======== Belge alıntısı

Şebinkarahisar/1
Ceviz denilince Şebin, Şebin denilince Şebinkarahisar, Şebinkarahisar denilince karadut, karadut denilince karadut pekmezi akla gelir.
Neden ceviz denilince Şebin, Şebin denilince Şebinkarahisar akla gelir mi diyorsunuz?
Çünkü ülkemizin tescil edilmiş ilk yerli ceviz çeşidlerinden biri Şebin’dir ve Şebin ceviz çeşidinin köken olarak ana ağacı Şebinkarahisar ilçemizdedir de ondan.
Bu bakımdan Osmanlı’nın sancak merkezi, Türkiye Cumhuriyet’inin ilk döneminin il merkezi olan Şebinkarahisar’ımız oldukça şanslı sayılmalıdır.
Ve Şebinkarahisar’ımız bu şansı, Cevizin Evliya Çelebisi Dr. Gültekin Çelebioğlu sayesinde yakalamıştır.
Ne zaman ki değerli meslektaşım, sevgili ağabeyim, merhum Gültekin Çelebioğlu’nun yolu Şebinkarahisar’a uğramış ve oranın Kırkgöz mahallesinde Mehmet Yüksel amcanın ağacını bulmuş...

================
======== Çıkarılan bilgiler

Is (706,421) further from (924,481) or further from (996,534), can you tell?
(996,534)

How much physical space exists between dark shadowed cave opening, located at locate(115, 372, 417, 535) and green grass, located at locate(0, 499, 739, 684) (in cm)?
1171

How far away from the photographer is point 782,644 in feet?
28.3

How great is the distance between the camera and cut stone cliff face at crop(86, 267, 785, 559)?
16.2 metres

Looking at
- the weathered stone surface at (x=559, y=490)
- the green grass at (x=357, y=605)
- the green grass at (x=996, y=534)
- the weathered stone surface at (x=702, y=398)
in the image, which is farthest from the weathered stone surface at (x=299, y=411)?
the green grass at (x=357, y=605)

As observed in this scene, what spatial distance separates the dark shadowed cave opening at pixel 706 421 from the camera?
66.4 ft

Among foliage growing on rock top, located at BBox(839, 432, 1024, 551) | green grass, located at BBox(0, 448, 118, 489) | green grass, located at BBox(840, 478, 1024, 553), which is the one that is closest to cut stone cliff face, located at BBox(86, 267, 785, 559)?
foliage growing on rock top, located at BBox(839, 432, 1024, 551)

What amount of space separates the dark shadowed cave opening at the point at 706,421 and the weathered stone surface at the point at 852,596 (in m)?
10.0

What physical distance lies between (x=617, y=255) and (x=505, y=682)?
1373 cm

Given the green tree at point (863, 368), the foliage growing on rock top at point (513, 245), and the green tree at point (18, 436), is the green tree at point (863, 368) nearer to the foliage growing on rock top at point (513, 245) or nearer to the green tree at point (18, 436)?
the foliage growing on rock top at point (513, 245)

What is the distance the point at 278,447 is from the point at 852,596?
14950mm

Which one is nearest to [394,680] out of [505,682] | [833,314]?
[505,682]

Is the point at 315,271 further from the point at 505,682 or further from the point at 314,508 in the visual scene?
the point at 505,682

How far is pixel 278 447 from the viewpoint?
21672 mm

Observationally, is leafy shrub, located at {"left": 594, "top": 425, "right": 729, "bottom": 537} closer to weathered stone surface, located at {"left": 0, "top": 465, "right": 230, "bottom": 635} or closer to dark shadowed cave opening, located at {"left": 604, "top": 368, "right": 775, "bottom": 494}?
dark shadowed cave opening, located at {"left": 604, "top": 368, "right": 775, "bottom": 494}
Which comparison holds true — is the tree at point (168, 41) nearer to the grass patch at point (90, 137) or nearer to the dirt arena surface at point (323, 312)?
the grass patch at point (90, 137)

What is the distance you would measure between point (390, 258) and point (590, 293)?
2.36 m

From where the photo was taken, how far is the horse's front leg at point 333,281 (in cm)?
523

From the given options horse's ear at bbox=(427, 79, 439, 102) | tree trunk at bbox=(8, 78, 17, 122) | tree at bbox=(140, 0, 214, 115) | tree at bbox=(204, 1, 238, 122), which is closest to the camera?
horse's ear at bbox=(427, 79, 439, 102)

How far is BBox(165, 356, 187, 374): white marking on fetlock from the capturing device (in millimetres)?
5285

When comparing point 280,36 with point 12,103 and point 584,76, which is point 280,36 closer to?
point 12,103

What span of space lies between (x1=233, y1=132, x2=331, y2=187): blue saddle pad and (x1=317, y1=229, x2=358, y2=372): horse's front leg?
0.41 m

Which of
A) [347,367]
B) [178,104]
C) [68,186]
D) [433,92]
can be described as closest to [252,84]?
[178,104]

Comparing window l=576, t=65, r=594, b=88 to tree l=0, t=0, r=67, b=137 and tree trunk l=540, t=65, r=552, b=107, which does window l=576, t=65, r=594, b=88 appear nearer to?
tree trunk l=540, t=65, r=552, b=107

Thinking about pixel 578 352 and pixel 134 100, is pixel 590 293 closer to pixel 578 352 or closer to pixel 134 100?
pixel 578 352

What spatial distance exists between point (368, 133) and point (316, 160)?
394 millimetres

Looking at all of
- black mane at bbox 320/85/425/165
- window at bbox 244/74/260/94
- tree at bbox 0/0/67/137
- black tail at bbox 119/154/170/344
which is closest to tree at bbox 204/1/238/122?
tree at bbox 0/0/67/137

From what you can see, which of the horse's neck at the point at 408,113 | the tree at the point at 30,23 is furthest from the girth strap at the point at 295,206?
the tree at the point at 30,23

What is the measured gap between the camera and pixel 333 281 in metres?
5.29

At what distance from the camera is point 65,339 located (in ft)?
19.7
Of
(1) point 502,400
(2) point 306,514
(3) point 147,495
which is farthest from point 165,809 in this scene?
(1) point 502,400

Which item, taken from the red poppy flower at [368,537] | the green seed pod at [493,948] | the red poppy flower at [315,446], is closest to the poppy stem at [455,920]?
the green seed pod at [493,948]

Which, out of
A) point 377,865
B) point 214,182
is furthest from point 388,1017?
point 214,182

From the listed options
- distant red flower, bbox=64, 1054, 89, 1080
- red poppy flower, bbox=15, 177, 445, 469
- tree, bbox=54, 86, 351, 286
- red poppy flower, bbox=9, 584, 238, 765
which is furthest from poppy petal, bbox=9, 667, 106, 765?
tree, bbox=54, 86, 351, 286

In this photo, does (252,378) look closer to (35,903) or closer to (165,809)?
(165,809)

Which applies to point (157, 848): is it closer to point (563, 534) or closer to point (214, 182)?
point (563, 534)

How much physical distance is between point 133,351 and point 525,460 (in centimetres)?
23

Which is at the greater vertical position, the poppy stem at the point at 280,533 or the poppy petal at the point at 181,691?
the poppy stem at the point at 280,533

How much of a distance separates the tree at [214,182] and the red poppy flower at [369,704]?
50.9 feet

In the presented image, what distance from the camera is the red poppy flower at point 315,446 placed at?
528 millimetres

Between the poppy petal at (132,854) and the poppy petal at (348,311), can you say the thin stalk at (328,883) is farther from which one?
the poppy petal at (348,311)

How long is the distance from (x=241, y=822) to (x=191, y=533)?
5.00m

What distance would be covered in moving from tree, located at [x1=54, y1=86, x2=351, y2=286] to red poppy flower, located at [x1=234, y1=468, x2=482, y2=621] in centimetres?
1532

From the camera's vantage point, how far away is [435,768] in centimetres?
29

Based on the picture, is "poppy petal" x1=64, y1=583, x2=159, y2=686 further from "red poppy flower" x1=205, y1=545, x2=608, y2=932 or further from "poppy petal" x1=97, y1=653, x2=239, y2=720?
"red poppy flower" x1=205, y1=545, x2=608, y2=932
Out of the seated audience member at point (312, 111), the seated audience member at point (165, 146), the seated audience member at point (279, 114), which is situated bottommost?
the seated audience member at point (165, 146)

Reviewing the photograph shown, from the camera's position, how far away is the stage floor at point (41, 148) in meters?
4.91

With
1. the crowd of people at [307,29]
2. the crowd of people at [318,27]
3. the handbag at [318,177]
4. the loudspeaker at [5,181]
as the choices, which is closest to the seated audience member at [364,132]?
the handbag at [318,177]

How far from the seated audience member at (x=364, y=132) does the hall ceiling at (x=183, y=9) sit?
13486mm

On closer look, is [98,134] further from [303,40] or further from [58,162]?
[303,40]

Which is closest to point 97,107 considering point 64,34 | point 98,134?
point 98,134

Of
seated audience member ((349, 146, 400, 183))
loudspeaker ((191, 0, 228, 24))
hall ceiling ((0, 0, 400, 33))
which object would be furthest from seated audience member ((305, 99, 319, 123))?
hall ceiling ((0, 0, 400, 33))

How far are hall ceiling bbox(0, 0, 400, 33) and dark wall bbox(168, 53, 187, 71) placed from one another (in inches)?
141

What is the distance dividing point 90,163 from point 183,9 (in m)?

================

■ Görevler ■
1. Şebinkarahisar yazısına göre ceviz denilince neden Şebin, Şebin denilince neden Şebinkarahisar akla gelir? Bir ile üç cümle arasında açıklayın.
2. Şebinkarahisar yazısını kaldığı yerden sürdürün.

■ Cevaplar ■
1. Ceviz denilince Şebin'in akla gelmesinin nedeni, Şebin'in ülkenin tescil edilmiş ilk yerli ceviz çeşitlerinden biri olmasıdır. Şebin denilince Şebinkarahisar'ın akla gelmesinin nedeni ise bu çeşidin köken olarak ana ağacının Şebinkarahisar ilçesinde bulunmasıdır.

2.
Elbet bu buluşla iş bitmemiş. Bu ağaçtan aşı kalemleri alıp, o zamanın zor şartlarında Yalova’ya götürmüş ve o kalemleri uygun anaçlara aşılayarak aşılı fidanlar elde etmiş. Bu fidanlar ağaç olup meyveye durmuş. Bunların meyvelerini değerlendirmiş ve sonuçları tescile göndermiş. Yani uzun bir uğraş sonucu bugün ülkemizin her yerinde çok aranan bir çeşit olarak yetiştiriciliği yapılan Şebin ceviz çeşidi ortaya çıkmış...
Ülkemiz ceviz yetiştirciliği Merhum Gültekin Çelebioğlu’na çok şey borçludur. Ve özellikle cevizin aşılı fidanlarla üretilmesini...
Kendisini bir kere daha rahmetle anıyorum.
•
Çocukluğumuzda okula giderken kimi zaman ekmek katığı olarak çantamıza konulmasını bir kenara bırakacak olursak; cevizle bilimsel anlamda ilk tanışmam doktora çalışmasını tamamladıktan sonra oldu.
Osmanlı döneminde yetişen büyükleri bir yana bırakacak olursak, bana göre Cumhuriyet dönemi Şebinkarahisar’ının yetiştirdiği en büyük iki insan, Hocam, Tamarza’lı Efsane Rektör Prof.Dr.Mithat Özsan ile Efsane Öğretmen Hüseyin Hüsnü Tekışık’tır.
Hocam’la Ankara’da bir vesile ile bir araya geldiğimizde, doçentlik çalışması olarak ne yapacağımı sordu. Ben de, henüz bir şeye karar vermediğimi ve düşündüğümü söyledim. Bunun üzerine Hocam, Şebinkarahisar’da çok ceviz olduğunu ve cevizde yapılacak olan bir doçentlik çalışmasının ülkeye çok fayda sağlayacağını söyledi.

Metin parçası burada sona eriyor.